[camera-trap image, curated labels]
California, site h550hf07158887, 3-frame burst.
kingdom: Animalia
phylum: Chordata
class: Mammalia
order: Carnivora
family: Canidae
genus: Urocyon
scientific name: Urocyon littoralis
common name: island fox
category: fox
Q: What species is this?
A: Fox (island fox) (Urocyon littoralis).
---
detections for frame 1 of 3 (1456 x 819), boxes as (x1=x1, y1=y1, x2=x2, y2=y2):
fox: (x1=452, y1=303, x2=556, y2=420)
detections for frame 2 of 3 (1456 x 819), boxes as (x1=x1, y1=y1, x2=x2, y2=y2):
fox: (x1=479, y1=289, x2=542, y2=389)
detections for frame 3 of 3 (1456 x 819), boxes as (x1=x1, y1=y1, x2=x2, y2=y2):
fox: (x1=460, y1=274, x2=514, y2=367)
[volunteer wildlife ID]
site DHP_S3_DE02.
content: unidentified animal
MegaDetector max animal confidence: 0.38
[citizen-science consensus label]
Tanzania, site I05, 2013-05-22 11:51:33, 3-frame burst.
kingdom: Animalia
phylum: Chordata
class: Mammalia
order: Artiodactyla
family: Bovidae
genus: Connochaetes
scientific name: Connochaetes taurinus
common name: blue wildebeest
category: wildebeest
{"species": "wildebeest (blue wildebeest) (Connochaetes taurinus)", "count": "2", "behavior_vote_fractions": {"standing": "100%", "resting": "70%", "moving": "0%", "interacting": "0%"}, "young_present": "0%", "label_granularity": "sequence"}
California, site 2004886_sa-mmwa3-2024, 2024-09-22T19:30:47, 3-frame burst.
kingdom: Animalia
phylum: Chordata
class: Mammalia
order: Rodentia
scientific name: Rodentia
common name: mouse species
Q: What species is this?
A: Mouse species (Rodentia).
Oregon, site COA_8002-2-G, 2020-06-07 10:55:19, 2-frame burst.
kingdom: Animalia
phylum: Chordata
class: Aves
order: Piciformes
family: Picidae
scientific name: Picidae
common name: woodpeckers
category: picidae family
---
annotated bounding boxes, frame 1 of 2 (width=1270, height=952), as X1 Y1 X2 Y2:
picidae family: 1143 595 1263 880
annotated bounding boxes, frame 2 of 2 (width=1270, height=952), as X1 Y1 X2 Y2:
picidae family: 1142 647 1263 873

= Your assignment =
Recopy the entries above exactly, with every line included.

= Finished task =
[camera-trap image, curated labels]
California, site h550hf07158887, 3-frame burst.
kingdom: Animalia
phylum: Chordata
class: Mammalia
order: Carnivora
family: Canidae
genus: Urocyon
scientific name: Urocyon littoralis
common name: island fox
category: fox
Q: What species is this?
A: Fox (island fox) (Urocyon littoralis).
---
detections for frame 1 of 3 (1456 x 819), boxes as (x1=x1, y1=y1, x2=x2, y2=y2):
fox: (x1=452, y1=303, x2=556, y2=420)
detections for frame 2 of 3 (1456 x 819), boxes as (x1=x1, y1=y1, x2=x2, y2=y2):
fox: (x1=479, y1=289, x2=542, y2=389)
detections for frame 3 of 3 (1456 x 819), boxes as (x1=x1, y1=y1, x2=x2, y2=y2):
fox: (x1=460, y1=274, x2=514, y2=367)
[volunteer wildlife ID]
site DHP_S3_DE02.
content: unidentified animal
MegaDetector max animal confidence: 0.38
[citizen-science consensus label]
Tanzania, site I05, 2013-05-22 11:51:33, 3-frame burst.
kingdom: Animalia
phylum: Chordata
class: Mammalia
order: Artiodactyla
family: Bovidae
genus: Connochaetes
scientific name: Connochaetes taurinus
common name: blue wildebeest
category: wildebeest
{"species": "wildebeest (blue wildebeest) (Connochaetes taurinus)", "count": "2", "behavior_vote_fractions": {"standing": "100%", "resting": "70%", "moving": "0%", "interacting": "0%"}, "young_present": "0%", "label_granularity": "sequence"}
California, site 2004886_sa-mmwa3-2024, 2024-09-22T19:30:47, 3-frame burst.
kingdom: Animalia
phylum: Chordata
class: Mammalia
order: Rodentia
scientific name: Rodentia
common name: mouse species
Q: What species is this?
A: Mouse species (Rodentia).
Oregon, site COA_8002-2-G, 2020-06-07 10:55:19, 2-frame burst.
kingdom: Animalia
phylum: Chordata
class: Aves
order: Piciformes
family: Picidae
scientific name: Picidae
common name: woodpeckers
category: picidae family
---
annotated bounding boxes, frame 1 of 2 (width=1270, height=952), as X1 Y1 X2 Y2:
picidae family: 1143 595 1263 880
annotated bounding boxes, frame 2 of 2 (width=1270, height=952), as X1 Y1 X2 Y2:
picidae family: 1142 647 1263 873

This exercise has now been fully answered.